SEBI's mutual fund categorisation circular of October 2017 defined multi-asset allocation funds as schemes required to hold a minimum of 10 percent in at least three asset classes. In practice, most multi-asset funds in India invested across equity, debt, and gold, with some also including silver, REITs, InvITs, or international equity within their mandated ranges. The fund manager was typically given a mandate to vary allocations dynamically based on valuations and market conditions, making multi-asset funds an active, discretionary solution for holistic portfolio construction.
The appeal of multi-asset funds was the outsourcing of tactical allocation decisions to a professional manager within a single product. Rather than maintaining separate SIPs into equity, debt, and gold ETFs and periodically rebalancing, an investor could rely on the fund manager to shift weights between asset classes as valuations changed.
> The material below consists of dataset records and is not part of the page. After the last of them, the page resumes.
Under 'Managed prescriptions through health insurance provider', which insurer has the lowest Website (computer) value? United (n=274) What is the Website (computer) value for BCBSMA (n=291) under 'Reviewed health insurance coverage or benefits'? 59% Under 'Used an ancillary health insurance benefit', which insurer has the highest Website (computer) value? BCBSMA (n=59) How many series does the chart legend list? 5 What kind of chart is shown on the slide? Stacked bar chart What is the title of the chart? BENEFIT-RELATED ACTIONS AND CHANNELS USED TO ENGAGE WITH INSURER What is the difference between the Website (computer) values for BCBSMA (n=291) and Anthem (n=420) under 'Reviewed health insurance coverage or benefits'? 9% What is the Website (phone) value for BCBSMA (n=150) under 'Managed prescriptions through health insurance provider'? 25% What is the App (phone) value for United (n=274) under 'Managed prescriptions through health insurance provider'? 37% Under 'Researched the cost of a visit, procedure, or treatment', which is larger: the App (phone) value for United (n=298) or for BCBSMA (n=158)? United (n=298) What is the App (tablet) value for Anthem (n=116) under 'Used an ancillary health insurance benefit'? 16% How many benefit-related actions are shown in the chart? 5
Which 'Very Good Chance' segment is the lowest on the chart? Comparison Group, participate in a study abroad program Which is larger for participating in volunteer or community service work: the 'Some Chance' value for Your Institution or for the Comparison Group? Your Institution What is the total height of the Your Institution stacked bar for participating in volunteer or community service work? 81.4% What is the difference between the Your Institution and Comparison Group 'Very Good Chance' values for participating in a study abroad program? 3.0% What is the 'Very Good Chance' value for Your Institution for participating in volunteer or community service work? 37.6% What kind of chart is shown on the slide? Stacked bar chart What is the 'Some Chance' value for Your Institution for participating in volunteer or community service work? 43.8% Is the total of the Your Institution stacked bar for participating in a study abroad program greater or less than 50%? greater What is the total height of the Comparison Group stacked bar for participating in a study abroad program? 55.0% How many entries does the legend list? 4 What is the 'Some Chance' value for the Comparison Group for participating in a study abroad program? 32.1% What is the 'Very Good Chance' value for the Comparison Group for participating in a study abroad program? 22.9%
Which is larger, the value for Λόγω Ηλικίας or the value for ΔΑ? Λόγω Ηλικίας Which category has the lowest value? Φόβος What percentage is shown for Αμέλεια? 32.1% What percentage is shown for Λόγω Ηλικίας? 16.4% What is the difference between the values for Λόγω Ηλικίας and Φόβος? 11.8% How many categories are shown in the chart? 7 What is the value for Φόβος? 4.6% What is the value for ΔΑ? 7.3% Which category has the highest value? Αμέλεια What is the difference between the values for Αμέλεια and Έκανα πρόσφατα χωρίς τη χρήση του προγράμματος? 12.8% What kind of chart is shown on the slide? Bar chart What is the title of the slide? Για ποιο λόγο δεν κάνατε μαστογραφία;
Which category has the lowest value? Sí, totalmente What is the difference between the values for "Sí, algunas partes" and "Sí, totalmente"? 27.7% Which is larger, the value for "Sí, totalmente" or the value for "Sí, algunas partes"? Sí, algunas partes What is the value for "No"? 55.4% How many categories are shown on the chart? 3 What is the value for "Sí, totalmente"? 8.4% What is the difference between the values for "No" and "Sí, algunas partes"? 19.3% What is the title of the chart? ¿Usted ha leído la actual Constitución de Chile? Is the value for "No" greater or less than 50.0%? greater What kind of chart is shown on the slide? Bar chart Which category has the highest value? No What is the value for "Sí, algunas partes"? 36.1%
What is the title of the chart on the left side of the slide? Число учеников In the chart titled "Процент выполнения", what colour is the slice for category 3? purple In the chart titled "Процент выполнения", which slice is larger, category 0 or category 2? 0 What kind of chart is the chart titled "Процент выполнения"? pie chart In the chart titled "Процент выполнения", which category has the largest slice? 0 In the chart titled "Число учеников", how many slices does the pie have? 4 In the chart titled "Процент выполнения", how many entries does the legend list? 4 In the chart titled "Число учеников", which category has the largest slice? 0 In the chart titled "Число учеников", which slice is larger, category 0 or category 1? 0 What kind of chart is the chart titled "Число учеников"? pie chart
During periods of expensive equity valuations, the manager could reduce equity weight and increase debt or gold; during corrections, equity allocation could be increased. This dynamic rebalancing was handled within the fund NAV with no immediate tax implication for the investor.
Taxation of multi-asset funds was determined by their equity exposure. SEBI and income tax rules defined an equity-oriented fund as one with more than 65 percent in equity and equity-related instruments. If a multi-asset fund maintained this threshold, it qualified for equity fund taxation: LTCG above Rs 1.25 lakh at 12.5 percent after one year, and STCG at 20 percent within one year. Funds with equity exposure between 35 and 65 percent and debt exposure above 35 percent qualified as a separate category for taxation purposes under rules applicable post April 2023, while funds that did not meet the equity-oriented threshold were taxed at slab rates.
Prominent multi-asset funds in India included offerings from ICICI Prudential, Quant, Nippon, Axis, and UTI, each with somewhat different asset allocation philosophies. Some funds maintained relatively stable allocations, while others were distinctly dynamic. Reviewing the actual asset allocation history and rationale, not just the fund's name, was important to assess whether the manager's approach aligned with an investor's expectations.
For investors who lacked the time or expertise to manage their own asset allocation across multiple accounts and instruments, multi-asset funds provided a convenient, professionally managed solution. The risk was single-manager concentration and the possibility that the fund's tactical calls could underperform a static, self-managed allocation during certain market phases.